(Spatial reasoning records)
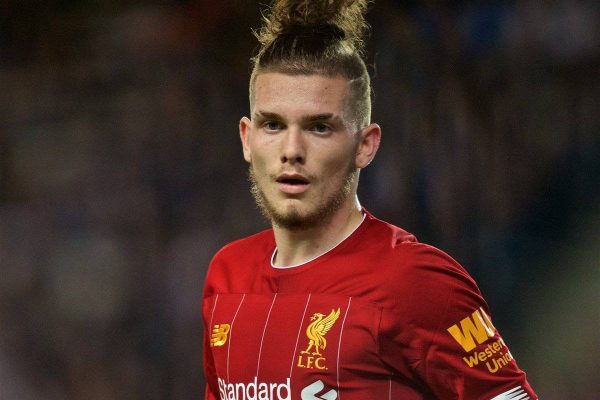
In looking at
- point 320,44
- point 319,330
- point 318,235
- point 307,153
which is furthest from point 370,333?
point 320,44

__WHAT IS BEING ASKED__
Turn every line of the records above into a Markdown table with the columns "Row" and "Line," numbering the rows and skipping any blank lines. Leave the pictures out of the table.

__RESULT BELOW__
| Row | Line |
|---|---|
| 1 | In looking at |
| 2 | - point 320,44 |
| 3 | - point 319,330 |
| 4 | - point 318,235 |
| 5 | - point 307,153 |
| 6 | which is furthest from point 370,333? |
| 7 | point 320,44 |